I did speak to Favre last week. He is steadfast that he gave the Lions nothing of substance, including the kind of code words a quarterback would say at the line that would indicate an audible or specific change of play, and is adamant that what FOX called "a 90-minute dissertation on every single thing that the Green Bay Packers do on offense'' never happened. Without Millen's side of the story, I can't substantiate that one way or the other.
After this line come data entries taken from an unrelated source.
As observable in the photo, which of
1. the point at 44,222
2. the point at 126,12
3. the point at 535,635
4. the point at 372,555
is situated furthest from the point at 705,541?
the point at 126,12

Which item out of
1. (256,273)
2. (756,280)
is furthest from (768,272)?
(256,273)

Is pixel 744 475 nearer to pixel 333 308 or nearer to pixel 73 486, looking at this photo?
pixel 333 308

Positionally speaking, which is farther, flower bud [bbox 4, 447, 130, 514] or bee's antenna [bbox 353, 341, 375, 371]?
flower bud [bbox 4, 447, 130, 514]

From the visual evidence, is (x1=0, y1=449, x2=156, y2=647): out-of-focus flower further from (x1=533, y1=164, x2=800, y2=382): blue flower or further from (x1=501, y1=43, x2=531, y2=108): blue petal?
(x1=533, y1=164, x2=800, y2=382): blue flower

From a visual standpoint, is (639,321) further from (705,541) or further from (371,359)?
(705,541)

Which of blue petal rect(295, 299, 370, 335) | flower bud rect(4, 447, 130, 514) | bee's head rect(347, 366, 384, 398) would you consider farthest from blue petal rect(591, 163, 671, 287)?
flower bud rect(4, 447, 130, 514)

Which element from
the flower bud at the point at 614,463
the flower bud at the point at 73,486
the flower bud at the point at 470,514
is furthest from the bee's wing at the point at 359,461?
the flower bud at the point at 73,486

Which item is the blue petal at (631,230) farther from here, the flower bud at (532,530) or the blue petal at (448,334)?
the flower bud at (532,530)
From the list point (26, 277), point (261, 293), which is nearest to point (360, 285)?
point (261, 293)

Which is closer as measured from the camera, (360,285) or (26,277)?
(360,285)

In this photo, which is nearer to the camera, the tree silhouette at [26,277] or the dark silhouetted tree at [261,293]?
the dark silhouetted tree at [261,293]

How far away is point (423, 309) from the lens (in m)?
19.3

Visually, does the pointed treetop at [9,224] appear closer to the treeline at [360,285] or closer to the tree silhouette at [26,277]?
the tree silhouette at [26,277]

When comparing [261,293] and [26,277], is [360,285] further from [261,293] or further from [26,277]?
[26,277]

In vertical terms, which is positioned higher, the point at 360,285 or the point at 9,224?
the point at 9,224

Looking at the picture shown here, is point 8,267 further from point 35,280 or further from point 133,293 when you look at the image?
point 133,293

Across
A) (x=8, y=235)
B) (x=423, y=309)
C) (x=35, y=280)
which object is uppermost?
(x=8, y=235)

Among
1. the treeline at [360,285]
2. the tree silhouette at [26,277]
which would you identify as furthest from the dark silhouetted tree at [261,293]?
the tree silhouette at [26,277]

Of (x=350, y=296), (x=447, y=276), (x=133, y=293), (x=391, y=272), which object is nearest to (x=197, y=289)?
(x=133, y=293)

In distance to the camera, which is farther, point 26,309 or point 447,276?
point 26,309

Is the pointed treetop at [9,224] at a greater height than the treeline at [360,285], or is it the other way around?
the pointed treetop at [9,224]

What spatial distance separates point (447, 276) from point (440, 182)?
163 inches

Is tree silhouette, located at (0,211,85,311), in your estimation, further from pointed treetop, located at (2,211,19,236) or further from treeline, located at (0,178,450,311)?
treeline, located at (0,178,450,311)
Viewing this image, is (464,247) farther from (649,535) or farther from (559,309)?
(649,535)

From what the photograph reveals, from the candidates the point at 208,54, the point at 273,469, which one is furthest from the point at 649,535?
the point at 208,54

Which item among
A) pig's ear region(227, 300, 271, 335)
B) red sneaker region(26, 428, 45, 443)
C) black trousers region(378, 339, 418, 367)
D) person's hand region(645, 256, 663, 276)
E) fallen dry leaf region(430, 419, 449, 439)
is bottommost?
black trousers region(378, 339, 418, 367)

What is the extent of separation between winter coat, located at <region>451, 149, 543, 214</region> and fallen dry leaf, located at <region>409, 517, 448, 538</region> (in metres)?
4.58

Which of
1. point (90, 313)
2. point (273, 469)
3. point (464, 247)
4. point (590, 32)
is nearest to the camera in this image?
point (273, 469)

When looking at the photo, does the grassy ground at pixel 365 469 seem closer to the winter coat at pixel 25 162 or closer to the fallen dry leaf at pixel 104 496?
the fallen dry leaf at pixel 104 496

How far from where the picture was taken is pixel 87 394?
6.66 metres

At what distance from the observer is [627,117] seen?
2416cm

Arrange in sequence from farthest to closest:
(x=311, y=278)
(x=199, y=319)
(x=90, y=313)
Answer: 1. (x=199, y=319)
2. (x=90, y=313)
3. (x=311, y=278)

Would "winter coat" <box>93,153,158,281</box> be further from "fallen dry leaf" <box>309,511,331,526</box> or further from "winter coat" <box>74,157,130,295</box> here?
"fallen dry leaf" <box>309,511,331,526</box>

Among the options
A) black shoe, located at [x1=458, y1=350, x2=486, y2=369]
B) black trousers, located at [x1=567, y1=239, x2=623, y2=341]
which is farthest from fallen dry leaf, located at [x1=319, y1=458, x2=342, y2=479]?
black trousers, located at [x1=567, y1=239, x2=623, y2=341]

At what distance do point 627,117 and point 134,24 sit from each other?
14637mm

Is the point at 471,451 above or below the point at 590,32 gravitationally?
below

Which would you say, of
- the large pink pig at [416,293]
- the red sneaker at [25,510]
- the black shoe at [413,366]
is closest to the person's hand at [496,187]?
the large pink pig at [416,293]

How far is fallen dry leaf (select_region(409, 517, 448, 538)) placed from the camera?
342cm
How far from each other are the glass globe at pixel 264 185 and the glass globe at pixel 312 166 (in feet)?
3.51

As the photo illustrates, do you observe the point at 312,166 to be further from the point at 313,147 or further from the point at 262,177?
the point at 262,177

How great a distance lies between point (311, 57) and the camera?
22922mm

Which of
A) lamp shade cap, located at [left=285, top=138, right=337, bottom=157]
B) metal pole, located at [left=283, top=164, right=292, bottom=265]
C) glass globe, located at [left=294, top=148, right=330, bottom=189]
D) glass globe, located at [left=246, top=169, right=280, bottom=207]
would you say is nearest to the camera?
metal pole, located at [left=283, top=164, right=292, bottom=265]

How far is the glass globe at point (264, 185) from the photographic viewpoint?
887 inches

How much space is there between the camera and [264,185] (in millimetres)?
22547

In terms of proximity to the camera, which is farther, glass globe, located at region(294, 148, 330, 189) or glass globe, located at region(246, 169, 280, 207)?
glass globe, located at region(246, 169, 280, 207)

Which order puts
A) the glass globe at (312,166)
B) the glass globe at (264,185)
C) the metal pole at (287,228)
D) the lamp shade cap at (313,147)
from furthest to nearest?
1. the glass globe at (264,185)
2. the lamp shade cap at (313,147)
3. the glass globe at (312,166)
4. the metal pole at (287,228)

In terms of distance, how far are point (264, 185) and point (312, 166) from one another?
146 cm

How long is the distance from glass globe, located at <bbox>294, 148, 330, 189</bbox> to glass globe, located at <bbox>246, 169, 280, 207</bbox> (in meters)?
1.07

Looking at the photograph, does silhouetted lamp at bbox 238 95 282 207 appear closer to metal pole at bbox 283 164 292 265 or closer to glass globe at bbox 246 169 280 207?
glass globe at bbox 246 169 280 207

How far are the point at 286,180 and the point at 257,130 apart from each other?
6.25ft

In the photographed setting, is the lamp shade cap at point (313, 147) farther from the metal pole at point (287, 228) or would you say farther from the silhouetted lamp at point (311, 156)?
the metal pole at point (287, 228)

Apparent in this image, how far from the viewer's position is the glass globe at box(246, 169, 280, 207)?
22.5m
10. I think these are my non-football thoughts of the week:
a. Guess I was wrong about the Rays. That's the thing about a short series. You get a couple of guys in a slump (Carlos Pena, Evan Longoria) and it's all over before they can get out of it.
b. Kudos to Arizona president Michael Bidwill, who, along with 33 other volunteer pilots, oversaw a humanitarian effort to fly supplies to an area in Mexico devastated by Hurricane Norbert. Bidwill also belongs to the Flying Samaritans, which helps operate free medical clinics in Mexico. On the trip to Mexico, the pilots flew shoes, clothes, diapers, baby formula, utensils and other basics to a town overrun by nine inches of rain in an hour, knocking out basic services and ruining most homes.
c. Coffeenerdness: No press box beats Seattle for coffee, because there's an espresso cart right outside the press box. But the Cowboys have improved markedly in the coffee department. Real Starbucks brewed house blend, plus real half-and-half, not the fake stuff.
d. There are about 10 movies I want to see. Recommendations?
e. Great to be on the road again. Good to be able to talk to players face to face and, in this case, great to take a tour of the new Cowboys stadium. More about that tomorrow.
f. Godspeed, Mike McGuire. Hope the next seven months pass incident-free, and I hope your Rams can keep playing the kind of football you saw in Washington 15 days ago.
Who I Like Tonight, and I Mean Tony Kornheiser
Tennessee 23, Indianapolis 13. Colts GM Bill Polian told me the other day he never pays much attention to things like the division pennant races until Thanksgiving. Well, it might be too late for the Colts if that's the first time he checks the standings. That's how big a game this is for the Colts' hopes of continuing their five-year streak of division titles. Check out the AFC South standings, with significant tiebreaker info:
A Titans' win tonight would mean Indianapolis would have to go 8-1 and Tennessee 3-6, for example, for the Colts to win the AFC South. That's why the Colts need to win this one to have a prayer of keeping their division streak intact.